Finding area of triangle defined by two vectors

Question

I am trying to prove that the area of a triangle defined by two vectors $\left(x_1, x_2\right)$ , $(y_1, y_2)$ is $ \frac{|x_1y_2 - x_2y_1|}{2}$. The only way I've been able to do it so far is by cases. For example, if all of the components are positive, then the result follows from a simple geometric argument. I used a similar argument for the case where one of the components is negative, and so on. Is there a better way to do this that doesn't involve anything beyond high school level math?

Answer 1

Let $O(0,0)$, $A(x_1,x_2)$ and $B(y_1,y_2)$ be vertexes of our triangle.

Now, if $x_1=y_1$ we get that the area is $$\frac{|x_1|\cdot|x_2-y_2|}{2}=\frac{|x_1y_2-x_2y_1|}{2}.$$ If $x_1\neq y_1$ we can use the following formula.

■ **EXERCISES**
(1) Print the triangle-area thread word for word, starting with "I am trying" and going on through "of our triangle.".
(2) Carry on writing the triangle-area thread from the point where it stops.

■ **INFORMATION SHOWN**
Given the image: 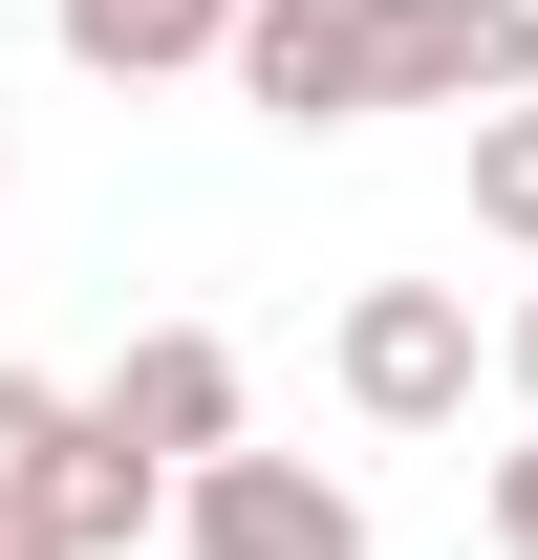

■ **SOLVED TASKS**
(1)
I am trying to prove that the area of a triangle defined by two vectors $\left(x_1, x_2\right)$ , $(y_1, y_2)$ is $ \frac{|x_1y_2 - x_2y_1|}{2}$. The only way I've been able to do it so far is by cases. For example, if all of the components are positive, then the result follows from a simple geometric argument. I used a similar argument for the case where one of the components is negative, and so on. Is there a better way to do this that doesn't involve anything beyond high school level math?

Answer 1

Let $O(0,0)$, $A(x_1,x_2)$ and $B(y_1,y_2)$ be vertexes of our triangle.

(2)
Let $ax+by+c=0$ is an equation of line $l$. Then the distance between $A(x_1,y_1)$ and $l$ is $$\rho(A,l)=\frac{|ax_1+by_1+c|}{\sqrt{a^2+b^2}}$$

The equation of the line $AB$ is $$y-y_2=\frac{x_2-y_2}{x_1-y_1}(x-y_1)$$ or $$(x_2-y_2)x+(y_1-x_1)y+x_1y_2-x_2y_1=0.$$ The altitude of $\Delta OAB$ to $AB$ is $$\rho(O,AB)=\frac{|(x_2-y_2)\cdot0+(y_1-x_1)\cdot0+x_1y_2-x_2y_1|}{\sqrt{(x_2-y_2)^2+(y_1-x_1)^2}}=$$ $$=\frac{|x_1y_2-x_2y_1|}{AB},$$ which says that the area is $$\frac{\frac{|x_1y_2-x_2y_1|}{AB}\cdot AB}{2}=\frac{|x_1y_2-x_2y_1|}{2}$$ and we are done!

Answer 2

we have $$\vec{a}\times \vec{b}=[a_1,a_2,a_3]\times[b_1,b_2,b_3]=[a_2b_3-a_3b_2,a_3b_1-a_1b_3,a_1b_2-a_2b_1]$$ $$a_3=0$$ and $$b_3=0$$ in your case

Answer 3

Alternatively you can show that: $$ \begin{align} ||X \times Y||^2 =& ||X||^2\,||Y||^2 - |X \cdot Y|^2 \\ &\text{that resembles high school trigonometry} \\ =& ||X||^2\,||Y||^2 - ||X||^2 \, ||Y||^2 \cdot \cos^2 \theta \end{align} $$ where $X = (x_1, x_2)$ and $Y = (y_1, y_2)$

By doing some multiplications you get: $$||X||^2\,||Y||^2 - |X \cdot Y|^2 = (x_1^2+y_1^2)\cdot(x_2^2+y_2^2) - (x_1x_2 + y_1y_2)^2 = x_1^2y_2^2+y_1^2x_2^2 - 2x_1x_2y_1y_2$$ On the other hand: $$||X \times Y||^2 = (x_1y_2-x_2y_1)^2 = x_1^2y_2^2 +x_2^2y_1^2 - 2x_1x_2y_1y_2 $$ which concludes the demonstration.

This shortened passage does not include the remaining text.